Closed bryant-bolyen closed 4 years ago

bryant-bolyen commented 4 years ago

I'm cheating a bit. I had three(+) project ideas and this discussion has seemed pretty dead so far.

In 1813, Lord Byron published The Giaour: Fragment of a Turkish Tale. In 1815, after seven revisions and over 1300 lines, he finished it - or rather - discarded it. This mammoth piece has a fairly storied history of being roasted by English Literature critics; Writes E.H. Coleridge: "It is a hard matter to piece together the 'fragments' that make up the rest of this poem." From William A Marshall: "[The additions are] of little regard to the poem's plot or coherence" In Byron's own words, writing Giaour was "laborious."

After last semester's 19th century Brit Lit assignment, I see where they're coming from.

Any modern edition of the poem pulls pieces from a variety of editions and typically provides an outline for reference. Footnotes are also readily available for clarity/discrepancies between iterations.

Much like its edition history, the poem itself is an epic tragedy.

Taking place in the aftermath of a disastrous proxy war between the Russian and the Ottoman Empires, our tortured protagonist, a Christian in Muslim occupied Greece, avenges the death of his lover by killing her murderer... her husband, a man instrumental to bringing safety and order back to the region.

The story is told from four different perspectives and illustrates a country in turmoil: at war with its glorious past after being conquered by the Turks, at war with its religion after being integrated into the Islamic world, at war with its church after being betrayed by its Eastern Orthodox allies in Russia, and at war with its very definition of peace after righteous violence sows nothing but destruction for everyone involved.

By keeping track of how Byron made his life miserable writing this poem, we may gain a better understanding of how characters in the Giaour are made miserable by the unfolding events.

ebeshero commented 4 years ago

@Bryant-LettucePrime We can certainly add others to that hypothes.is group, and the content of your annotations could well be useful in the project. I can also help by outputting your annotations in a nice text format that you could work with, if you like, in your encoding! I can do that over the weekend and post the output here on DHClass-Hub if it's okay with you (though I might need a nudge if you don't see it by Monday...)

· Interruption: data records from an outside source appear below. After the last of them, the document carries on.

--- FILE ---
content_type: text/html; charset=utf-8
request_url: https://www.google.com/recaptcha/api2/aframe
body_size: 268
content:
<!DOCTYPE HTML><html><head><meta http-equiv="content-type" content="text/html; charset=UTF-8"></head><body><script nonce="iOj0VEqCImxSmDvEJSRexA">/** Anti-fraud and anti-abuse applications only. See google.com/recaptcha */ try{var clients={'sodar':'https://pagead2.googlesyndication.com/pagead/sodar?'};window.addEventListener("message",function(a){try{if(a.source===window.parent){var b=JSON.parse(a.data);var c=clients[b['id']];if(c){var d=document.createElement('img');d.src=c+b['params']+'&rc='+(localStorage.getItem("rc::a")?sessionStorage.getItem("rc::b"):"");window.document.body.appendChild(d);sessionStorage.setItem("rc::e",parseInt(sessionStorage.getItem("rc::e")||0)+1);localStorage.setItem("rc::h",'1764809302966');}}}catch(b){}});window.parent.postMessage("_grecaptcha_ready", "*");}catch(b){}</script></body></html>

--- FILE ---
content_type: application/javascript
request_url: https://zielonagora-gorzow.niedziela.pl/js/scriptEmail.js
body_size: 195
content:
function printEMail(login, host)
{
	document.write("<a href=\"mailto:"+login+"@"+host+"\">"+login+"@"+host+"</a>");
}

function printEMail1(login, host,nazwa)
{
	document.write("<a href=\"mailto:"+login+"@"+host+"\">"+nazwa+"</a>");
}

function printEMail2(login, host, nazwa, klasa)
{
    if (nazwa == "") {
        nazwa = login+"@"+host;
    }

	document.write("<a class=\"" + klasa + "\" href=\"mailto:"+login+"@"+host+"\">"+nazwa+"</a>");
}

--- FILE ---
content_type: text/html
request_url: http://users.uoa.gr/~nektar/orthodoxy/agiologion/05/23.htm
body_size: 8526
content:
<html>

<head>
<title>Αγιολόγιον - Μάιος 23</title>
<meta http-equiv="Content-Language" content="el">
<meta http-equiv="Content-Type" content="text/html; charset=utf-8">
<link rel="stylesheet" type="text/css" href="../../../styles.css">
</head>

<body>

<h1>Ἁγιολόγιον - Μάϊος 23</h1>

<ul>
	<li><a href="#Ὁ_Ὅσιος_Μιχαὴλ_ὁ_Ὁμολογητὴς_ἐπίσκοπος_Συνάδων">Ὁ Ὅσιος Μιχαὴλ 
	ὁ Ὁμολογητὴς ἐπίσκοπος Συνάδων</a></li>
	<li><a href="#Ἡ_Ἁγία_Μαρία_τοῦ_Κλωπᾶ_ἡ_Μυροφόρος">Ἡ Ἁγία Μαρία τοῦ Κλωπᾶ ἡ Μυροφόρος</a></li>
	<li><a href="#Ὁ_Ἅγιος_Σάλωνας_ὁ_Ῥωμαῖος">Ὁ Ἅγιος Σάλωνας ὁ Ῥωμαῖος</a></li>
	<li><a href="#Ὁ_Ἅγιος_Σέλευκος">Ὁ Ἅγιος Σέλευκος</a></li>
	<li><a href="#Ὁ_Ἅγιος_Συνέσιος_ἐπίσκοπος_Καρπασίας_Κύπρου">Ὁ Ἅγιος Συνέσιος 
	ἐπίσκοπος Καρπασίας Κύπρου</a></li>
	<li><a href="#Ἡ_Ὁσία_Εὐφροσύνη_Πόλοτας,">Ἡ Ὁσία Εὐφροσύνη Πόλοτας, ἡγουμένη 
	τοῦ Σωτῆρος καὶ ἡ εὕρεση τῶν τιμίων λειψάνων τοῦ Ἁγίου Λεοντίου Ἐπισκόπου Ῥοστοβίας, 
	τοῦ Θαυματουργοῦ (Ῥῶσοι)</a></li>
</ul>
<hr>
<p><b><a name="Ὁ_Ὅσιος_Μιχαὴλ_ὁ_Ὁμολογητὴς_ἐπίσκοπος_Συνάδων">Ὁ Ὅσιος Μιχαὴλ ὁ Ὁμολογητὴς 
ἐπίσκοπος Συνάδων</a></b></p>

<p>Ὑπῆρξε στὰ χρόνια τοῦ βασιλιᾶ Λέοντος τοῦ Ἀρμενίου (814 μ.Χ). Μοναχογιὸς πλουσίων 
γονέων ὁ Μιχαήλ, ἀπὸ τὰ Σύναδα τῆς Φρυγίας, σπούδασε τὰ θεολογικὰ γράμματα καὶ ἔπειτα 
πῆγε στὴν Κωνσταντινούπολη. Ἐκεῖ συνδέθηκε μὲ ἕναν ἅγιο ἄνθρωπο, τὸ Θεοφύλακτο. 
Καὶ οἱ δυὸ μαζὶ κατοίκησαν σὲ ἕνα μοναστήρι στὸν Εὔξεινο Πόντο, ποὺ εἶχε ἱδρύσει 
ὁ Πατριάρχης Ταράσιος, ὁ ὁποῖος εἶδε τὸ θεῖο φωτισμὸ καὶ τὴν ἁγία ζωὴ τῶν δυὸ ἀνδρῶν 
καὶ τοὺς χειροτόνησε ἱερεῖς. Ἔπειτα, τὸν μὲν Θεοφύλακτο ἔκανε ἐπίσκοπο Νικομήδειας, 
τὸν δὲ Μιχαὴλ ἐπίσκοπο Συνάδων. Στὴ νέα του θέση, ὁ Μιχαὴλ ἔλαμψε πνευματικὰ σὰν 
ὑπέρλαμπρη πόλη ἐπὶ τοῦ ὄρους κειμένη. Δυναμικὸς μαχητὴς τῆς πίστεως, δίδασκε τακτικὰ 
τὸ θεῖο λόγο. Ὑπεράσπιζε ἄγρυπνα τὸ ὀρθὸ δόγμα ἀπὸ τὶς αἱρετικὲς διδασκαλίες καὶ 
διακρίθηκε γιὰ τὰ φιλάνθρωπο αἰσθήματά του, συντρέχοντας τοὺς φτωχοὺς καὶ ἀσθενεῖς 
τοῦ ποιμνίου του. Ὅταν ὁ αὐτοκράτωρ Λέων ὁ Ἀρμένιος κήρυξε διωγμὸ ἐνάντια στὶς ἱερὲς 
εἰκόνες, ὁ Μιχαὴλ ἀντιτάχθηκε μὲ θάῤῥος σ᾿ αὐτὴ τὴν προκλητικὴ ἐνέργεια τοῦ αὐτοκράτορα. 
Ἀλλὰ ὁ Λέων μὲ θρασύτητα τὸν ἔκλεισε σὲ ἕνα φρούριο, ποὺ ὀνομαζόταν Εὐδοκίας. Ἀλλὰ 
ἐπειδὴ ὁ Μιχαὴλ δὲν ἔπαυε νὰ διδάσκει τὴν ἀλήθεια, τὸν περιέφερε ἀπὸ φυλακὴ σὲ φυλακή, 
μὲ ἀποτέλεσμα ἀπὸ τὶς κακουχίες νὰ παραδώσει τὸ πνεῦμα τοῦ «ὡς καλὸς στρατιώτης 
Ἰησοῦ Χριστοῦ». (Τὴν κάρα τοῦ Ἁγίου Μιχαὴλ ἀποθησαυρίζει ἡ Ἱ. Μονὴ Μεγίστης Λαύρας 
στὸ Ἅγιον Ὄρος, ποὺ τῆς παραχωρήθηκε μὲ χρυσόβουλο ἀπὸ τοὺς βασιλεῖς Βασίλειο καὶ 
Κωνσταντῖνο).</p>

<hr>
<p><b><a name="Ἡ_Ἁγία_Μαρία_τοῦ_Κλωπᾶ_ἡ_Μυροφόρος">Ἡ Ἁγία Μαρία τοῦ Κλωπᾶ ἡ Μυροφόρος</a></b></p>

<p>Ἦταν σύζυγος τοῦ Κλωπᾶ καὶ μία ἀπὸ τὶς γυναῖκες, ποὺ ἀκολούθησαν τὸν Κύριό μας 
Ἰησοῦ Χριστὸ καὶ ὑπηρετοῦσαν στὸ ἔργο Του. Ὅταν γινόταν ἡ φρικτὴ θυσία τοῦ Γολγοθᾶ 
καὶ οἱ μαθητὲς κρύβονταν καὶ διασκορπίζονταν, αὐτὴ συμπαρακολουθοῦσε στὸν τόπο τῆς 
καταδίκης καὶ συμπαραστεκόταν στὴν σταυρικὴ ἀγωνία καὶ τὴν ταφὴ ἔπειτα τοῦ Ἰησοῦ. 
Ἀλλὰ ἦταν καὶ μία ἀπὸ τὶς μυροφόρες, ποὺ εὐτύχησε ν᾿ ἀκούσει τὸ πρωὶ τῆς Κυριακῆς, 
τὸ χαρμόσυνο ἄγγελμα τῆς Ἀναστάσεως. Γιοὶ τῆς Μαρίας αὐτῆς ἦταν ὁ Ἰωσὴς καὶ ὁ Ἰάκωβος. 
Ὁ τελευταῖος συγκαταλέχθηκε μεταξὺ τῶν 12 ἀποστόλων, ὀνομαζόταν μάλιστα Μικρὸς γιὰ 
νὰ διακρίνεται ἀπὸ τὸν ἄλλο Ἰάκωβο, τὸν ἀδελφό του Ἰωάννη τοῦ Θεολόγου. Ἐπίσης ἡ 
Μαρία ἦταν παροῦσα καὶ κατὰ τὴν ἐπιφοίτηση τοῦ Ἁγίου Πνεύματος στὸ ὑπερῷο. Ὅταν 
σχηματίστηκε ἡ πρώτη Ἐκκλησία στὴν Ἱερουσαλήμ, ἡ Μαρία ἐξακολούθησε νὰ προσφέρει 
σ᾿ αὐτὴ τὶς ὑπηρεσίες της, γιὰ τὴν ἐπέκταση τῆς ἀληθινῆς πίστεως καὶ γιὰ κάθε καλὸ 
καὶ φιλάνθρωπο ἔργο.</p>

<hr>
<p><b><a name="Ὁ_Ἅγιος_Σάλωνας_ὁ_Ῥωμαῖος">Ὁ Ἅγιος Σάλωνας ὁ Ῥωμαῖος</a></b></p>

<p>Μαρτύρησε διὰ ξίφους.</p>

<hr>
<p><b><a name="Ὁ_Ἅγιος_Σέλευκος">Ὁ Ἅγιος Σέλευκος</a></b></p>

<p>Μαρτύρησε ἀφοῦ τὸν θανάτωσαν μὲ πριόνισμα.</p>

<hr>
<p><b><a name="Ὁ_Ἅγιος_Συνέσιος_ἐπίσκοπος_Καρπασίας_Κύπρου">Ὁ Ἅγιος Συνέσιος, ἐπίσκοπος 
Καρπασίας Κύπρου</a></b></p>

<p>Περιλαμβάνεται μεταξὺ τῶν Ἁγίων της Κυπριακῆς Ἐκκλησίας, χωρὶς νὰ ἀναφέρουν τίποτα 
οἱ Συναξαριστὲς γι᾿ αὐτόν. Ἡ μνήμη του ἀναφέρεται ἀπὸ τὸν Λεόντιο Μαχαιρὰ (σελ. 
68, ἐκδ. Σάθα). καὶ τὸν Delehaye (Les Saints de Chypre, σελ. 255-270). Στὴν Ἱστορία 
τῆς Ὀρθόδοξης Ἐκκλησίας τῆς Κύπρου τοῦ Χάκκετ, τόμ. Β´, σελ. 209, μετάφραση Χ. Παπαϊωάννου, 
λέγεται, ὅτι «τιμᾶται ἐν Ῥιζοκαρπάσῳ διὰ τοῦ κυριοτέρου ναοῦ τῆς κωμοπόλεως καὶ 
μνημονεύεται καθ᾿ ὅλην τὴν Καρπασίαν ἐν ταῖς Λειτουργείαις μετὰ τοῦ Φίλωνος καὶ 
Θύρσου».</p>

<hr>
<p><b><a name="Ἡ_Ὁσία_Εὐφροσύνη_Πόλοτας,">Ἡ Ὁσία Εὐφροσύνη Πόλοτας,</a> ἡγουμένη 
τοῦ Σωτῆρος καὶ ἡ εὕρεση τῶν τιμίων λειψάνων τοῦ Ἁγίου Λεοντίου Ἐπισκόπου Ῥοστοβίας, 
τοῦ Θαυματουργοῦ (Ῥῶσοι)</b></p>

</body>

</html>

ebeshero commented 4 years ago

@Bryant-LettucePrime You might want to give a stronger pitch for this project, though! The Giaour is unusual and strange and fascinating for all kinds of topical reasons, too...such as. . . . .????? (I mean, you don't have to convince me this is a great topic, but you do need to convince your peers...) :-)

bryant-bolyen commented 4 years ago

You might want to give a stronger pitch for this project, though!

10-4. One second.

amberpeddicord commented 4 years ago

@Bryant-LettucePrime I love seeing another literary project in here!

I think this could be an opportunity to use an element from the TEI (which we'll learn about relatively soon in class!). I've used it both on last semester's project and on the Digital Mitford Project. The element is the critical apparatus and it's a way to compare editions of textual documents. (You can see this in use in the Brecon Project and in the Emily Dickinson Project ).

If you wanted to code for differences in the text of each revised edition, this could be a useful tool, and I would be completely willing to help out with it! (The critical apparatus is my favorite TEI XML tool to play with, so I seek every opportunity to use it. It's like...the most fun game of spot-the-difference).

frabbitry commented 4 years ago

Sorry for closing and reopening, guys.

But LITERARY PROJECTS!!!!

I'll keep this short, but I think that it might be really interesting to do some East vs. West orientalism analysis. Maybe look at which events or what kinds of events are happening in which locations, and maybe see if or how that changes with revisions.